I hear him coming down the stairs as I start to unload the dishwasher. He slowly steps into the kitchen, looks around, and decides to feed the dogs. After unloading the dishwasher, I float to the laundry room to start working on that load that’s been sitting in there for a couple of days. Mike rhythmically moves to load the empty dishwasher. Even though we’re both exhausted, our absent-minded bodies move robotically to do our chores.
No eye contact is needed. No connection is needed. We move, doing what needs to be done, not realizing the slow beat of our tiredness is slowly eating away our heart-to-heart connection.
I used to think it was nice being able to do these things without having to talk about it much. I used to think it was the result of a strong marriage being able to ebb and flow around the home without communicating much. A little lie I tell myself.
A lie that builds a foundation on shifting sand.
It’s that deafening, quiet sound of methodical chores, questionless requests and rhythmical bedtime routines that I let turn my husband into a roommate.
It starts when we each settle into our routines in the evening, after a long day of working and parenting, that we slowly start the change. I grab my phone. He grabs his. We think we’re watching TV together as the sound of the commercials fall on deaf ears.
It’s when Mike comes through the door and I practically throw my son at him without so much of a greeting, while I rush back to the stove as the timer blares at me so my meatloaf doesn’t burn.
I see it as we start to go to bed at different times on a what seems to have become a regular basis. I see it as I start my morning chores while he eats his breakfast before heading off to work.
I then have to ask myself, how did we get here? How did we become the model marriage of robotic intimacy?
Flashes of a dinner spent asking about each other’s day gets replaced with managing kids at the dinner table.
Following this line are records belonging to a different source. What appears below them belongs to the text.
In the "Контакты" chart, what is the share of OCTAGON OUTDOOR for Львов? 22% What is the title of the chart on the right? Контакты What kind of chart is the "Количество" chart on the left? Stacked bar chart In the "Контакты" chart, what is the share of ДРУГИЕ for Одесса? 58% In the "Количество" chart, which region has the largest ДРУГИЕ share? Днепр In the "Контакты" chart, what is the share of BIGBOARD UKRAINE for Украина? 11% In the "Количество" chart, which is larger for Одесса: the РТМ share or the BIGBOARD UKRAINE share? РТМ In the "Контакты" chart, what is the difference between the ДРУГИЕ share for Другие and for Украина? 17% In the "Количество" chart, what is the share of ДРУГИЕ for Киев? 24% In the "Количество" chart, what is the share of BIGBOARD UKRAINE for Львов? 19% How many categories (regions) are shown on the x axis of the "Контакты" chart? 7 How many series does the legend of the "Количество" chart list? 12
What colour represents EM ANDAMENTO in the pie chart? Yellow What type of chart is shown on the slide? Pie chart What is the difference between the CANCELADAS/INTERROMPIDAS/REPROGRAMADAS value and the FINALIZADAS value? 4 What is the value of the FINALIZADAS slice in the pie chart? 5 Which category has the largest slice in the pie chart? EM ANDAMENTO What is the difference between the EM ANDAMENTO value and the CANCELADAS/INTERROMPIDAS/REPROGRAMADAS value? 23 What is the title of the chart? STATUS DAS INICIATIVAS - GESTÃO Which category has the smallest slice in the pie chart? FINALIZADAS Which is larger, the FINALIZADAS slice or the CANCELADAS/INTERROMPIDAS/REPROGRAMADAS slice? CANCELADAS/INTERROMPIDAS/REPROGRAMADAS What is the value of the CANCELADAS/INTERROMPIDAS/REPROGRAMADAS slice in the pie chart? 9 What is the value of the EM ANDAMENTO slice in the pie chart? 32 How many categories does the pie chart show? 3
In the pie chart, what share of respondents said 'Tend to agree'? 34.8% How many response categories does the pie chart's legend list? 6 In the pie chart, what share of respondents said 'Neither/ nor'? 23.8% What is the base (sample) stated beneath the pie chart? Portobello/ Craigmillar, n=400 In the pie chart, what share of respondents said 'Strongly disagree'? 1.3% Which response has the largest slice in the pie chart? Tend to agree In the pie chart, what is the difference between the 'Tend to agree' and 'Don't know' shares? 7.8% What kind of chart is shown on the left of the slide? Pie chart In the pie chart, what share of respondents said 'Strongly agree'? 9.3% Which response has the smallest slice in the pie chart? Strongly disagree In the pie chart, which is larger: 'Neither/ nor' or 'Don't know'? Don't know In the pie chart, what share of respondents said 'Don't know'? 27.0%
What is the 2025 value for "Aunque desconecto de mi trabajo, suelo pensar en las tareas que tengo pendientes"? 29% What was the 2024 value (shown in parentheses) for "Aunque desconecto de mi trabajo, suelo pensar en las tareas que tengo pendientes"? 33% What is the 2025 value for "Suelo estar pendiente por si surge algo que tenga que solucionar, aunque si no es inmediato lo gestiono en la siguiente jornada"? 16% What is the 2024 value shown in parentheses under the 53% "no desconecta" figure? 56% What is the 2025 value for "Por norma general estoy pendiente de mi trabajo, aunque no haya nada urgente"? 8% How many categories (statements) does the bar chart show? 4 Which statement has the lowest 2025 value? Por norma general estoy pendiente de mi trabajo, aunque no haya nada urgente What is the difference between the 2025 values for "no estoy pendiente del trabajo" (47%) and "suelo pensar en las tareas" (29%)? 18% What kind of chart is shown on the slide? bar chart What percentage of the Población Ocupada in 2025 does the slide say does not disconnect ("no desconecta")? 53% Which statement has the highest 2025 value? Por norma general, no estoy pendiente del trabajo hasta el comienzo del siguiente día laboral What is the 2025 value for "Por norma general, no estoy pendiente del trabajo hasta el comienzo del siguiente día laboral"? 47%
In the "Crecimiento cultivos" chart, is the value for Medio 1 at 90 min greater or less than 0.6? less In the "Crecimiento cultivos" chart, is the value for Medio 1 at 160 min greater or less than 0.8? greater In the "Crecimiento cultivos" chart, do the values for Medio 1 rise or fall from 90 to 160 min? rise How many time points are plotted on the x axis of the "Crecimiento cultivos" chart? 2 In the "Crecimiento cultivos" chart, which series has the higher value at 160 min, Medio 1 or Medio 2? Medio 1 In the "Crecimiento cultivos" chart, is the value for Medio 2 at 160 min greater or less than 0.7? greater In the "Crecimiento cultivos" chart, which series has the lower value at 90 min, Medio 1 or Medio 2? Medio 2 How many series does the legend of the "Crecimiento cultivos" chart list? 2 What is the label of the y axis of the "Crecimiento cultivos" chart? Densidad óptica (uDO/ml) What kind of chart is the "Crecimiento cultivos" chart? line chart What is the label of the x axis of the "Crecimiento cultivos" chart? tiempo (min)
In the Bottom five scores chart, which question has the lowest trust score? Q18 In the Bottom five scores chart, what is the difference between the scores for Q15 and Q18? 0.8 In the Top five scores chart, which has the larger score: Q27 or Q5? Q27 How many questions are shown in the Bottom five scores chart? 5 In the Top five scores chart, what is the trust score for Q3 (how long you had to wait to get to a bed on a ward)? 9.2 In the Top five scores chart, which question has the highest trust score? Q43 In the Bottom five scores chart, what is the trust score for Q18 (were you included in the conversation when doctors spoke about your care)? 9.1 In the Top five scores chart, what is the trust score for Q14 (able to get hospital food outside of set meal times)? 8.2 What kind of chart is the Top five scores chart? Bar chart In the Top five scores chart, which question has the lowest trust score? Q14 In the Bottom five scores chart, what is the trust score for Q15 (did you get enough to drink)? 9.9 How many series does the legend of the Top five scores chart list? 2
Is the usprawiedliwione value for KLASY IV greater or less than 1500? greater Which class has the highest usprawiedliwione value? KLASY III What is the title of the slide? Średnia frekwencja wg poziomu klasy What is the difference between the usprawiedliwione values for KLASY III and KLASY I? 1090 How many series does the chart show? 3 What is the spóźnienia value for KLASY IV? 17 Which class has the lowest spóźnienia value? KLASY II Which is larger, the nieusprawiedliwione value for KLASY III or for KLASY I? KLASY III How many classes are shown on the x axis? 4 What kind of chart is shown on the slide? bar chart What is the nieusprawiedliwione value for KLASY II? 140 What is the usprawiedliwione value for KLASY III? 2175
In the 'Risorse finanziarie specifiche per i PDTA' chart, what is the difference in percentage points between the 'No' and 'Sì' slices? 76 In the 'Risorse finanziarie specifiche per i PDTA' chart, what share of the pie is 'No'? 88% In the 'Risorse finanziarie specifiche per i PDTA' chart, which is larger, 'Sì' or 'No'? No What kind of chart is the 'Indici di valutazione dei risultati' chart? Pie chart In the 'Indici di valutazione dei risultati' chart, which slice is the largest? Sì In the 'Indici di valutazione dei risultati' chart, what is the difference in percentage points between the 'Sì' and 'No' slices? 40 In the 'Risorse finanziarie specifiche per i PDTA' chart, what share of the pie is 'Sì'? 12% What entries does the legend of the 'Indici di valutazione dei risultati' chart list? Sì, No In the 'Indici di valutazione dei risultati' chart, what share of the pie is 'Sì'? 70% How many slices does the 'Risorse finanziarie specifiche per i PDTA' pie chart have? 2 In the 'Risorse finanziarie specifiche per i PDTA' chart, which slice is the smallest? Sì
I see a fog around our evenings of actually watching our favorite show together and engaging about the plot and characters. Quiet time together in the dark mornings over a cup of coffee seem like forever ago. Intimacy that spread from the kitchen to the bedroom seems like a distant memory.
I suddenly feel this urgency to reconnect with my husband. My breath starts to quicken as I become angry, realizing that the man who knows my heart better than anyone, the man whom I am building a family with, has started to feel like a roommate.
I’m angry because I let it happen.
Sure, it takes two tango, but someone has to take the first step to get the dance moving.
I am learning more and more to appreciate these seasons in my marriage. When I feel my connection with my husband thinning, I realize God is pricking my heart as his daughter, letting me see that having a husband as a roommate is not what He wants for me or for my husband. That when we go through these seasons which seem harmless, are really precursors to a desert. Getting angry that I let my marriage cycle to this point is God’s red flag to me, gently waving in the distant, calling me back to Him.
It’s a weird dynamic to be angry about becoming distant with my husband yet grateful that I feel a closeness to my heavenly Father, whose voice I hear, whispering in his familiar voice.
The reality is this: when I feel this way with my husband, I more often than not am with this way in my relationship with God.
Morning quiet time with the Creator becomes a routine. Prayer seems formulaic. Talking with the Lord seems exhausting after everything I had to do that day.
And His beckoning to refocus on Him and His truth draw my up into his arms and open my heart to my husband again. I decide to make eye contact with my husband when we do the dishes. I decide to take back my empty chores and take my cell-phone glazed eyes and direct them to my husband, not a roommate.
I decide to take the first step. I decide to take back my marriage.
Before our strong foundation turns to sand.